Allaiter est un vrai bonheur. Dans mes bras, enfin il s’apaise en prenant le sein. Parfois, un simple signal d’agitation, un peu plus de frénésie dans sa façon de sucer son poing et ses doigts, parfois une énorme colère qui éclate quand on a abusé de sa patience, quand, retardée par d’autres tâches, j’arrive tardivement, tout ces parfois conditionnent ce moment si important pour le bébé comme pour moi.
Il prendra calmement le sein quand, attentive à sa demande, nous réussissons un superbe duo, harmonieux et sans heurt. Il prendra le sein de façon vorace quand, affamé, esseulé, désespéré, il aura crier sa rage autant que sa colère. Il ne pourra pas se satisfaire du sein, trop contrarié. Il continuera ses pleurs et je serai bien culpabilisée. Il faut alors se taire, ne rien faire, car toute tentative sera perçue comme une agression, le genre de sollicitation qui hérisse le poil quand il n’est plus temps. Il faut alors apprendre à s’apaiser ensemble, se poser ensemble, écouter, attendre...
Attendre que l’esprit du bébé se libère de sa rage et s’intéresse à autre chose. Attendre le pardon qui permet le retour du bébé à des sentiments moins belliqueux. Attendre qu’il reprenne le sein, et, acceptant de s’abandonner dans mes bras, sa succion devient voluptée, abandon confiant, mollesse du corps qui se moule dans les bras contre mon ventre, la bouche est douce et détendue, les yeux mi-clos le bras libre s’élève et tient l’équilibre à la vertcal, les doigts bougent tout doucement ou simplement sont immobiles révélant toute l’attention dans laquelle le bébé s’absorbe en tétant lentement, sereinement.
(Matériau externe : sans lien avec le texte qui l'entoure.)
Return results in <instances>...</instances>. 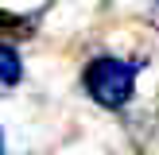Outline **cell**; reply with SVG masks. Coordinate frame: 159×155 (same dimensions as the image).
<instances>
[{
    "label": "cell",
    "instance_id": "3957f363",
    "mask_svg": "<svg viewBox=\"0 0 159 155\" xmlns=\"http://www.w3.org/2000/svg\"><path fill=\"white\" fill-rule=\"evenodd\" d=\"M148 23H152V27H159V0H152V4H148Z\"/></svg>",
    "mask_w": 159,
    "mask_h": 155
},
{
    "label": "cell",
    "instance_id": "6da1fadb",
    "mask_svg": "<svg viewBox=\"0 0 159 155\" xmlns=\"http://www.w3.org/2000/svg\"><path fill=\"white\" fill-rule=\"evenodd\" d=\"M140 70H144L140 58L132 62V58H116V54H97L82 70V89L101 108H124L132 101V93H136V74Z\"/></svg>",
    "mask_w": 159,
    "mask_h": 155
},
{
    "label": "cell",
    "instance_id": "7a4b0ae2",
    "mask_svg": "<svg viewBox=\"0 0 159 155\" xmlns=\"http://www.w3.org/2000/svg\"><path fill=\"white\" fill-rule=\"evenodd\" d=\"M0 82H4V89H12V85H20V82H23L20 51H16L8 39H4V46H0Z\"/></svg>",
    "mask_w": 159,
    "mask_h": 155
}]
</instances>
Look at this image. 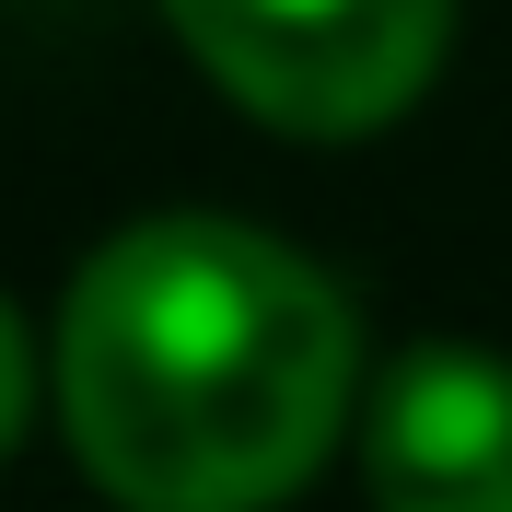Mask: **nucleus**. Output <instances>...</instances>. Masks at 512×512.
Segmentation results:
<instances>
[{"label":"nucleus","mask_w":512,"mask_h":512,"mask_svg":"<svg viewBox=\"0 0 512 512\" xmlns=\"http://www.w3.org/2000/svg\"><path fill=\"white\" fill-rule=\"evenodd\" d=\"M59 431L128 512H280L350 431L361 326L256 222L163 210L59 303Z\"/></svg>","instance_id":"1"},{"label":"nucleus","mask_w":512,"mask_h":512,"mask_svg":"<svg viewBox=\"0 0 512 512\" xmlns=\"http://www.w3.org/2000/svg\"><path fill=\"white\" fill-rule=\"evenodd\" d=\"M373 512H512V361L489 350H408L361 408Z\"/></svg>","instance_id":"3"},{"label":"nucleus","mask_w":512,"mask_h":512,"mask_svg":"<svg viewBox=\"0 0 512 512\" xmlns=\"http://www.w3.org/2000/svg\"><path fill=\"white\" fill-rule=\"evenodd\" d=\"M187 59L291 140H361L443 70L454 0H163Z\"/></svg>","instance_id":"2"},{"label":"nucleus","mask_w":512,"mask_h":512,"mask_svg":"<svg viewBox=\"0 0 512 512\" xmlns=\"http://www.w3.org/2000/svg\"><path fill=\"white\" fill-rule=\"evenodd\" d=\"M35 431V338H24V315L0 303V454Z\"/></svg>","instance_id":"4"}]
</instances>
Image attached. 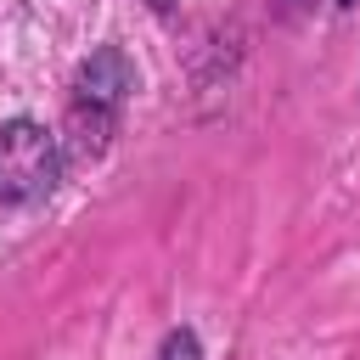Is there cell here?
Returning <instances> with one entry per match:
<instances>
[{
    "label": "cell",
    "instance_id": "cell-1",
    "mask_svg": "<svg viewBox=\"0 0 360 360\" xmlns=\"http://www.w3.org/2000/svg\"><path fill=\"white\" fill-rule=\"evenodd\" d=\"M62 174V141L34 118L0 124V202H39Z\"/></svg>",
    "mask_w": 360,
    "mask_h": 360
},
{
    "label": "cell",
    "instance_id": "cell-2",
    "mask_svg": "<svg viewBox=\"0 0 360 360\" xmlns=\"http://www.w3.org/2000/svg\"><path fill=\"white\" fill-rule=\"evenodd\" d=\"M129 84H135V73H129L124 51H118V45H101V51L79 68L73 101H90V107H112V112H118V101L129 96Z\"/></svg>",
    "mask_w": 360,
    "mask_h": 360
},
{
    "label": "cell",
    "instance_id": "cell-4",
    "mask_svg": "<svg viewBox=\"0 0 360 360\" xmlns=\"http://www.w3.org/2000/svg\"><path fill=\"white\" fill-rule=\"evenodd\" d=\"M158 360H202V349H197V332H169L163 338V349H158Z\"/></svg>",
    "mask_w": 360,
    "mask_h": 360
},
{
    "label": "cell",
    "instance_id": "cell-5",
    "mask_svg": "<svg viewBox=\"0 0 360 360\" xmlns=\"http://www.w3.org/2000/svg\"><path fill=\"white\" fill-rule=\"evenodd\" d=\"M146 6H152V11H169V6H174V0H146Z\"/></svg>",
    "mask_w": 360,
    "mask_h": 360
},
{
    "label": "cell",
    "instance_id": "cell-3",
    "mask_svg": "<svg viewBox=\"0 0 360 360\" xmlns=\"http://www.w3.org/2000/svg\"><path fill=\"white\" fill-rule=\"evenodd\" d=\"M112 124H118V112L112 107H90V101H73V112H68V158L73 163H90V158H101L107 152V135H112Z\"/></svg>",
    "mask_w": 360,
    "mask_h": 360
},
{
    "label": "cell",
    "instance_id": "cell-6",
    "mask_svg": "<svg viewBox=\"0 0 360 360\" xmlns=\"http://www.w3.org/2000/svg\"><path fill=\"white\" fill-rule=\"evenodd\" d=\"M338 6H354V0H338Z\"/></svg>",
    "mask_w": 360,
    "mask_h": 360
}]
</instances>
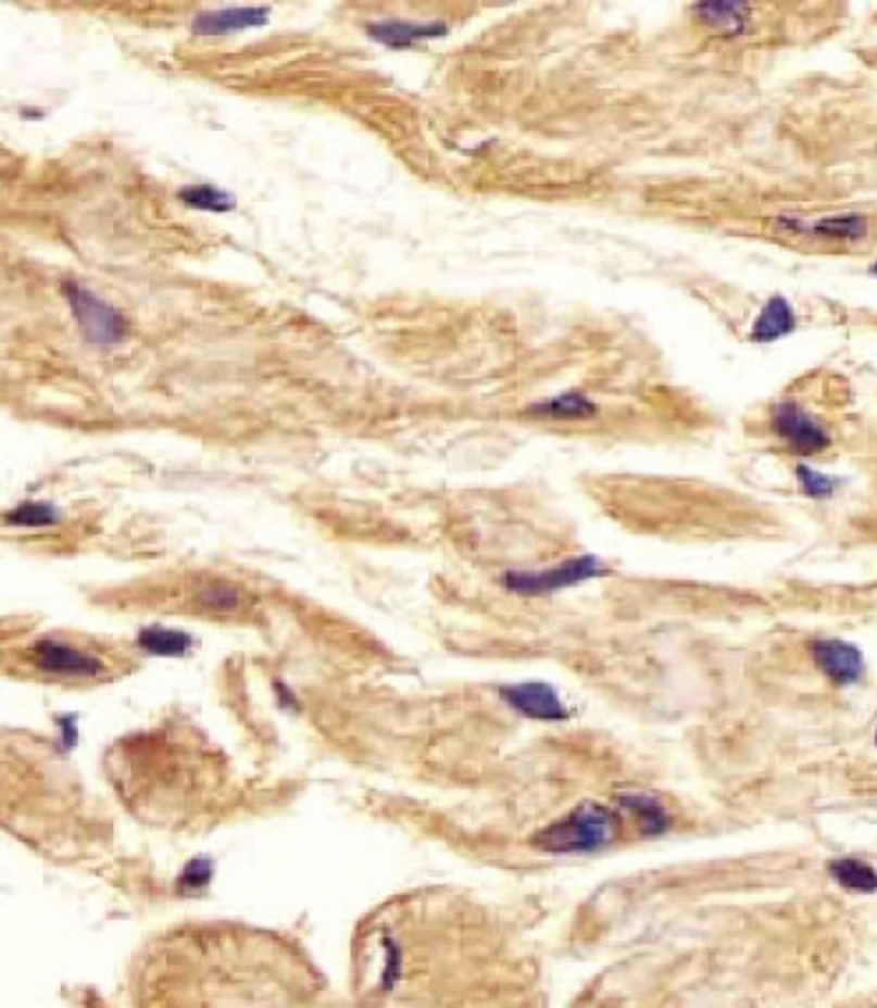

Cette main levée est comme un radar qui prévient des éventuelles intrusions pendant ce moment de pur bonheur. Il caresse parfois la main que j’avance vers sa main et je le laisse explorer du bout des doigts cette cousine qui lui ressemble étrangement. Une main est une source de curiosité sans limites tant il découvre sans cesse des mouvements, des perspectives comme rapprocher jusqu’à sa bouche ce qui est lointain, rejeter ce qu’il refuse de voir approcher, se frotter les yeux quand il est fatigué, tendre vers quelque chose ou quelqu’un pour en apprécier la réalité, caresser, saisir et secouer énergiquement, agripper, sentir...
La main part à la découverte du monde et apporte une richesse d’informations tactiles, un nombre de plus en plus grand de compétences qui lui permettent de développer sa curiosité, une source d’émerveillement digne des plus grands contes, un “outil” étonnamment disponible, toujours là, des mains et des doigts délicieux, habiles, compagnons des réveils.
J’ai approché tout doucement ma bouche de ses doigts suspendus au bout de son bras relevé, juste pour les effleurer comme pour une caresse. A-t-il eu peur d’une agression ? Peut-être ai-je réveillé l’angoisse d’être dévoré ? Sa lèvre inférieur s’est retroussée, boudeuse, toute sa figure s’est fermée, les sourcils froncés, les yeux inquiets il a commencé à pleurer très fort, comme ça, d’un coup. Je le plaignais d’un petit “oh” traînant et désolé. Il a cessé et repris son activité de succion déjà plus du tout inquiet.